A little over a month ago, I was on site in Kentucky to switch some T1 lines around. When I got there, I noticed one of the drives on their server had failed. I requested a replacement drive from the corporate office. Since I was stuck on hold with the telco during the data line switchover, I ran a backup of the server. The next morning, the replacement drive had not arrived. I left instructions to just swap the drive out when it did show up, and started on my drive back up to Michigan, with the backup tape in my laptop case.
A few hours later, my phone rings. “Jim, I switched out the drive, and now everyone says all their files are missing.” I walk through a couple of checks, and come to the conclusion that this is pretty much the worst case scenario – one of the other RAID drives failed during the array rebuild, and took the entire array down. Worse yet, I have the only full backup tape, and I’m on the road almost halfway between Michigan and Kentucky. A long weekend was in store for me.
Fortunately, the server that went down was ‘only’ their file & print server, and not the Exchange server or only DC for that domain. Another plus was that the server was down over a (relatively slow) weekend, as opposed to the middle of the week. To work around some of the issues, DHCP services were moved to the primary router at the Kentucky site, and DNS was repointed to Michigan. Users could still access email and the terminal system. Corporate IT began building a new server in Michigan, so I could start restoring data as soon as I got back.

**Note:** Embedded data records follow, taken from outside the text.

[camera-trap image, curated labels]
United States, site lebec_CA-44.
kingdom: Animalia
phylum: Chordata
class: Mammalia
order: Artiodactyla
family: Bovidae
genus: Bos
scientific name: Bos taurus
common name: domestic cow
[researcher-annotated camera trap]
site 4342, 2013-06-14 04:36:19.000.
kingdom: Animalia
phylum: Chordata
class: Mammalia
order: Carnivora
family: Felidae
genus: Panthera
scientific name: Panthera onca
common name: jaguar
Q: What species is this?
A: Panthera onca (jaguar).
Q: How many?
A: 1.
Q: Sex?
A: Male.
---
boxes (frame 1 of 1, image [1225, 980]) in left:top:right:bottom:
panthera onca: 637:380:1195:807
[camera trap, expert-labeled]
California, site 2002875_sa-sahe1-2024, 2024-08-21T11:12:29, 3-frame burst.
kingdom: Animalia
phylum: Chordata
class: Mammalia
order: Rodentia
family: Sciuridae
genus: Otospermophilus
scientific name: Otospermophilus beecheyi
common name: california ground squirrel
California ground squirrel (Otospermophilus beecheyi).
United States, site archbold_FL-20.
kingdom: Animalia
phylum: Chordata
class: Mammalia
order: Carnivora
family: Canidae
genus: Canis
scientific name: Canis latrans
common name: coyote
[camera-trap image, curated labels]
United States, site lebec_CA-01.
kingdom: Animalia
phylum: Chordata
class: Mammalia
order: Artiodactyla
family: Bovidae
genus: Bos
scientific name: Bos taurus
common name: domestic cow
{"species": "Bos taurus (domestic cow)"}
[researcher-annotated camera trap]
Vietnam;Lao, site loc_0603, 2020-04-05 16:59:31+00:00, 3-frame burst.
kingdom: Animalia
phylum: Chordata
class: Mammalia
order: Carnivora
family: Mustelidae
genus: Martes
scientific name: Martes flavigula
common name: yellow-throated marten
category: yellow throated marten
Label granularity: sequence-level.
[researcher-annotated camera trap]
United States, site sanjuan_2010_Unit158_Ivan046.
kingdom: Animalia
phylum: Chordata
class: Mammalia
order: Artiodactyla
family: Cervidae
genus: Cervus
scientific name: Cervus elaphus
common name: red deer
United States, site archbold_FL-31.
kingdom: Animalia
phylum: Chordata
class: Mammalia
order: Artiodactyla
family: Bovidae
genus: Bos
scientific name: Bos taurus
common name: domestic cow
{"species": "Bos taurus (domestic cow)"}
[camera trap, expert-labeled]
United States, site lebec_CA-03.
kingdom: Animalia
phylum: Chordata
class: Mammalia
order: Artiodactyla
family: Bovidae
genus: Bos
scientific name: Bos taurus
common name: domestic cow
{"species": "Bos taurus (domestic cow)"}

After 6 hours of restoring the tape, the replacement server was mostly back up and running, with users losing less than 12 hours of saved work, and no email. Printing was an issue on the new server, as it was loaded with newer drivers that caused problems for some of the older PCs.
Lesson learned: RAID is not backup. As drive capacities become larger, the likelyhood of having additional drives fail during the rebuild increases. To help work around this, build your RAID arrays with at least 1, preferably 2 hotspare drives for automatic failover, and configure your server to send email or text alerts when it detects hardware issues.